**INPUT MATERIAL**

##############################

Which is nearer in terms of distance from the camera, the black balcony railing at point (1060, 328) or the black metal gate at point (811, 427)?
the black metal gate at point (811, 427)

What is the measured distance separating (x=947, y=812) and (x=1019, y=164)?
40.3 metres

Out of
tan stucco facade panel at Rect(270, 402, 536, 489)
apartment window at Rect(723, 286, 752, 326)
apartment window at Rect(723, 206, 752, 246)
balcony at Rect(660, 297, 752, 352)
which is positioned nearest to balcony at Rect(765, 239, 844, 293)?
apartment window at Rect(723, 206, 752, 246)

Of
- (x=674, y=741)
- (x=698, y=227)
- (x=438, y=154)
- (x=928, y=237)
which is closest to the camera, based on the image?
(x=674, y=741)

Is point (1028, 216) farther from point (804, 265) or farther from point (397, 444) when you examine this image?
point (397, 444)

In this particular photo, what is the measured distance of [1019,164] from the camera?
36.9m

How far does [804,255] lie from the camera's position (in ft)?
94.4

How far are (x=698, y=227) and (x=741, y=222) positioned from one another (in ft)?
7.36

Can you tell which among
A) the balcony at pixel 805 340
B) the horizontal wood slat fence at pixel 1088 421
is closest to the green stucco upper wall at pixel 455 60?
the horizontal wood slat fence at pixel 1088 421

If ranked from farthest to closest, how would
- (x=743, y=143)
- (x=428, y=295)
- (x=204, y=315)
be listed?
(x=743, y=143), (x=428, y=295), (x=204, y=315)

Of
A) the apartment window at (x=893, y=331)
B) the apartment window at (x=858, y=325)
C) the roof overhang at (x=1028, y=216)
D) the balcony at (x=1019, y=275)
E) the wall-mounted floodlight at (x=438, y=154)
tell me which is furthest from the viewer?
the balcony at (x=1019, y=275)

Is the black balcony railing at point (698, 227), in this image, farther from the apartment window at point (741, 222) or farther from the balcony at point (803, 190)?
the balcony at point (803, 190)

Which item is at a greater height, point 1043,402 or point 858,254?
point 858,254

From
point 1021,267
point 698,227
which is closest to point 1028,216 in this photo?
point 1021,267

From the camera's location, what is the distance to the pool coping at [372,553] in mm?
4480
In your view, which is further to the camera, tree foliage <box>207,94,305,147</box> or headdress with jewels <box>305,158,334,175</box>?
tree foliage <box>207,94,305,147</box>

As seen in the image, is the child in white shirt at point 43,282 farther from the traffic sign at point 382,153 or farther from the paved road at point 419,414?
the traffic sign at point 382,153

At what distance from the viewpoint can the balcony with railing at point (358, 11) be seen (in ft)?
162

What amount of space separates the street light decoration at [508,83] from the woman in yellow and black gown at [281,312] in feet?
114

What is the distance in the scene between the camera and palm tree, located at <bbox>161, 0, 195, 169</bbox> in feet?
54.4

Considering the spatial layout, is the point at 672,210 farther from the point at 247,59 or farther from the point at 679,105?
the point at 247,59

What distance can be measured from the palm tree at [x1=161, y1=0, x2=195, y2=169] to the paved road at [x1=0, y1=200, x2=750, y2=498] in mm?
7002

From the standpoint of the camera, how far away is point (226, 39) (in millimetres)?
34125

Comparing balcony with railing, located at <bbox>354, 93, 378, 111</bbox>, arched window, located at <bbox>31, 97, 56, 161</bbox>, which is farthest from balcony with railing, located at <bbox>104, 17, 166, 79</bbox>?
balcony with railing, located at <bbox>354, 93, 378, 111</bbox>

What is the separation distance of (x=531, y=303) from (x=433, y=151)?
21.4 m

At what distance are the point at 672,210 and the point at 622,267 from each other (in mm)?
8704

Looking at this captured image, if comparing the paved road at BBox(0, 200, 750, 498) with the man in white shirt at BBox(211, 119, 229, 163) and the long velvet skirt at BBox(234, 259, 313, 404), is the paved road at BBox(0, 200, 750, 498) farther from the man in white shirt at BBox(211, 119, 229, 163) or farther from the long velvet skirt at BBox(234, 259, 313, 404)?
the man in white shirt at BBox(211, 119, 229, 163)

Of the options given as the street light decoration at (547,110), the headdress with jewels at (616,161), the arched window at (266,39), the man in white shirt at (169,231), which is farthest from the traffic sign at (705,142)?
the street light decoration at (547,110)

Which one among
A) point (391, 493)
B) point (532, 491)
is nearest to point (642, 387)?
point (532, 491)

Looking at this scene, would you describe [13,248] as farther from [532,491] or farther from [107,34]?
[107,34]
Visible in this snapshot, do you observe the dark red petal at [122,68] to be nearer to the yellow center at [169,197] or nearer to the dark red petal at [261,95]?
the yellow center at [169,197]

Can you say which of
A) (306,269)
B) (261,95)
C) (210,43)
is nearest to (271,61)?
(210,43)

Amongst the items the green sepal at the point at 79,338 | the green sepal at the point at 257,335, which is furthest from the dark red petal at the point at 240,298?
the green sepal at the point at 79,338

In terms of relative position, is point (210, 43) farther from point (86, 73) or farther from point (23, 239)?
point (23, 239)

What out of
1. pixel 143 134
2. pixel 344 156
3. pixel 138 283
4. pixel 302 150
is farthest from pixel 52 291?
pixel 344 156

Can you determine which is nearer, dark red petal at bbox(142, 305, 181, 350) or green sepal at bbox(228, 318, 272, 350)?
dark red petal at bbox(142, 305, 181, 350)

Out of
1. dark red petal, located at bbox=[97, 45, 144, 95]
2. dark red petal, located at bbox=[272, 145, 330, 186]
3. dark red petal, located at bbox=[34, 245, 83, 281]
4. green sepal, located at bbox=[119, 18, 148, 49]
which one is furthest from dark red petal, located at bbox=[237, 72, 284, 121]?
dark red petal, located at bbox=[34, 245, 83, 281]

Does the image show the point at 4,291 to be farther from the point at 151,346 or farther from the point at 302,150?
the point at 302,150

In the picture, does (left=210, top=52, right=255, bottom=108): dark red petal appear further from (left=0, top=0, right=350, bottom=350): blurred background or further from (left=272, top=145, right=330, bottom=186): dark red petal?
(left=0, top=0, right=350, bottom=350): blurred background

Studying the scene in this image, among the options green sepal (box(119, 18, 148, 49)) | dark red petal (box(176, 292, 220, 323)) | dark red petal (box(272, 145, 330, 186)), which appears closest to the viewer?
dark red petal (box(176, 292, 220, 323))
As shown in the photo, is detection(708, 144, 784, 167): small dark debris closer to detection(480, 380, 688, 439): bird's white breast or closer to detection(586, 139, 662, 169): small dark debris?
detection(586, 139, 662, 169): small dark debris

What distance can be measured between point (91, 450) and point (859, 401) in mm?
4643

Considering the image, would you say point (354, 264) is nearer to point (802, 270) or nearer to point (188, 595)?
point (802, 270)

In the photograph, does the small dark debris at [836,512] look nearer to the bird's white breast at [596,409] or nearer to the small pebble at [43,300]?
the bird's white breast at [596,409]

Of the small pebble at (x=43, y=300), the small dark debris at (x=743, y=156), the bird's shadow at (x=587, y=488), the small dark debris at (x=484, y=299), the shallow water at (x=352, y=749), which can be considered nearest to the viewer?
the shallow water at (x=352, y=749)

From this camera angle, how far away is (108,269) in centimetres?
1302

##############################

**TASK OBJECTIVE**
Can you rewrite all of the data above, replacing every "wall-mounted floodlight" with "wall-mounted lamp" and leaving everything else unchanged?

**WRITTEN REPLY**
Which is nearer in terms of distance from the camera, the black balcony railing at point (1060, 328) or the black metal gate at point (811, 427)?
the black metal gate at point (811, 427)

What is the measured distance separating (x=947, y=812) and (x=1019, y=164)?
40.3 metres

Out of
tan stucco facade panel at Rect(270, 402, 536, 489)
apartment window at Rect(723, 286, 752, 326)
apartment window at Rect(723, 206, 752, 246)
balcony at Rect(660, 297, 752, 352)
which is positioned nearest to balcony at Rect(765, 239, 844, 293)?
apartment window at Rect(723, 206, 752, 246)

Of
- (x=674, y=741)
- (x=698, y=227)
- (x=438, y=154)
- (x=928, y=237)
which is closest to the camera, based on the image?
(x=674, y=741)

Is point (1028, 216) farther from point (804, 265) or farther from point (397, 444) when you examine this image?
point (397, 444)

In this particular photo, what is the measured distance of [1019,164] from the camera?
36.9m

How far does [804,255] lie from the camera's position (in ft)?
94.4

How far are (x=698, y=227) and (x=741, y=222) positioned from one another (in ft)?
7.36

Can you tell which among
A) the balcony at pixel 805 340
B) the horizontal wood slat fence at pixel 1088 421
is closest to the green stucco upper wall at pixel 455 60?
the horizontal wood slat fence at pixel 1088 421

If ranked from farthest to closest, how would
- (x=743, y=143)
- (x=428, y=295)
- (x=204, y=315)
be listed?
(x=743, y=143), (x=428, y=295), (x=204, y=315)

Of
A) the apartment window at (x=893, y=331)
B) the apartment window at (x=858, y=325)
C) the roof overhang at (x=1028, y=216)
D) the balcony at (x=1019, y=275)
E) the wall-mounted lamp at (x=438, y=154)
tell me which is furthest from the viewer?
the balcony at (x=1019, y=275)

Is the black balcony railing at point (698, 227), in this image, farther from the apartment window at point (741, 222) or farther from the balcony at point (803, 190)?
the balcony at point (803, 190)

Which item is at a greater height, point 1043,402 or point 858,254?
point 858,254

From
point 1021,267
point 698,227
which is closest to point 1028,216 in this photo?
point 1021,267

From the camera's location, what is the distance to the pool coping at [372,553] in mm?
4480
In your view, which is further to the camera, tree foliage <box>207,94,305,147</box> or headdress with jewels <box>305,158,334,175</box>?
tree foliage <box>207,94,305,147</box>

As seen in the image, is the child in white shirt at point 43,282 farther from the traffic sign at point 382,153 or farther from the paved road at point 419,414?
the traffic sign at point 382,153

At what distance from the viewpoint can the balcony with railing at point (358, 11) be seen (in ft)?
162

What amount of space separates the street light decoration at [508,83] from the woman in yellow and black gown at [281,312] in feet?
114

What is the distance in the scene between the camera and palm tree, located at <bbox>161, 0, 195, 169</bbox> in feet?
54.4

Considering the spatial layout, is the point at 672,210 farther from the point at 247,59 or farther from the point at 679,105?
the point at 247,59

What distance can be measured from the palm tree at [x1=161, y1=0, x2=195, y2=169] to the paved road at [x1=0, y1=200, x2=750, y2=498] in mm?
7002

From the standpoint of the camera, how far away is point (226, 39) (in millimetres)?
34125

Comparing balcony with railing, located at <bbox>354, 93, 378, 111</bbox>, arched window, located at <bbox>31, 97, 56, 161</bbox>, which is farthest from balcony with railing, located at <bbox>104, 17, 166, 79</bbox>?
balcony with railing, located at <bbox>354, 93, 378, 111</bbox>

What is the separation distance of (x=531, y=303) from (x=433, y=151)?
21.4 m

At what distance are the point at 672,210 and the point at 622,267 from each other (in mm)?
8704

Looking at this captured image, if comparing the paved road at BBox(0, 200, 750, 498) with the man in white shirt at BBox(211, 119, 229, 163) and the long velvet skirt at BBox(234, 259, 313, 404), is the paved road at BBox(0, 200, 750, 498) farther from the man in white shirt at BBox(211, 119, 229, 163) or farther from the long velvet skirt at BBox(234, 259, 313, 404)?
the man in white shirt at BBox(211, 119, 229, 163)

Of the options given as the street light decoration at (547,110), the headdress with jewels at (616,161), the arched window at (266,39), the man in white shirt at (169,231), which is farthest from the traffic sign at (705,142)?
the street light decoration at (547,110)

Which one among
A) point (391, 493)
B) point (532, 491)
is nearest to point (642, 387)?
point (532, 491)

Looking at this scene, would you describe [13,248] as farther from [532,491] or farther from [107,34]?
[107,34]
Visible in this snapshot, do you observe the dark red petal at [122,68] to be nearer to the yellow center at [169,197] or nearer to the dark red petal at [261,95]?
the yellow center at [169,197]

Can you say which of
A) (306,269)
B) (261,95)
C) (210,43)
is nearest to (271,61)?
(210,43)

Amongst the items the green sepal at the point at 79,338 | the green sepal at the point at 257,335, which is furthest from the dark red petal at the point at 240,298?
the green sepal at the point at 79,338

In terms of relative position, is point (210, 43) farther from point (86, 73) or farther from point (23, 239)?
point (23, 239)

What out of
1. pixel 143 134
2. pixel 344 156
3. pixel 138 283
4. pixel 302 150
is farthest from pixel 52 291?
pixel 344 156

Can you determine which is nearer, dark red petal at bbox(142, 305, 181, 350) or green sepal at bbox(228, 318, 272, 350)?
dark red petal at bbox(142, 305, 181, 350)

Out of
1. dark red petal, located at bbox=[97, 45, 144, 95]
2. dark red petal, located at bbox=[272, 145, 330, 186]
3. dark red petal, located at bbox=[34, 245, 83, 281]
4. green sepal, located at bbox=[119, 18, 148, 49]
which one is furthest from dark red petal, located at bbox=[237, 72, 284, 121]?
dark red petal, located at bbox=[34, 245, 83, 281]

Does the image show the point at 4,291 to be farther from the point at 151,346 or farther from the point at 302,150?
the point at 302,150

In the picture, does (left=210, top=52, right=255, bottom=108): dark red petal appear further from (left=0, top=0, right=350, bottom=350): blurred background or further from (left=272, top=145, right=330, bottom=186): dark red petal?
(left=0, top=0, right=350, bottom=350): blurred background

Studying the scene in this image, among the options green sepal (box(119, 18, 148, 49)) | dark red petal (box(176, 292, 220, 323)) | dark red petal (box(272, 145, 330, 186)), which appears closest to the viewer?
dark red petal (box(176, 292, 220, 323))
As shown in the photo, is detection(708, 144, 784, 167): small dark debris closer to detection(480, 380, 688, 439): bird's white breast or closer to detection(586, 139, 662, 169): small dark debris?
detection(586, 139, 662, 169): small dark debris

What distance can be measured between point (91, 450) and point (859, 401) in mm?
4643

Considering the image, would you say point (354, 264) is nearer to point (802, 270) or nearer to point (188, 595)?
point (802, 270)

In the photograph, does the small dark debris at [836,512] look nearer to the bird's white breast at [596,409] or nearer to the small pebble at [43,300]?
the bird's white breast at [596,409]

Of the small pebble at (x=43, y=300), the small dark debris at (x=743, y=156), the bird's shadow at (x=587, y=488), the small dark debris at (x=484, y=299), the shallow water at (x=352, y=749), which can be considered nearest to the viewer?
the shallow water at (x=352, y=749)

From this camera angle, how far away is (108,269) in centimetres?
1302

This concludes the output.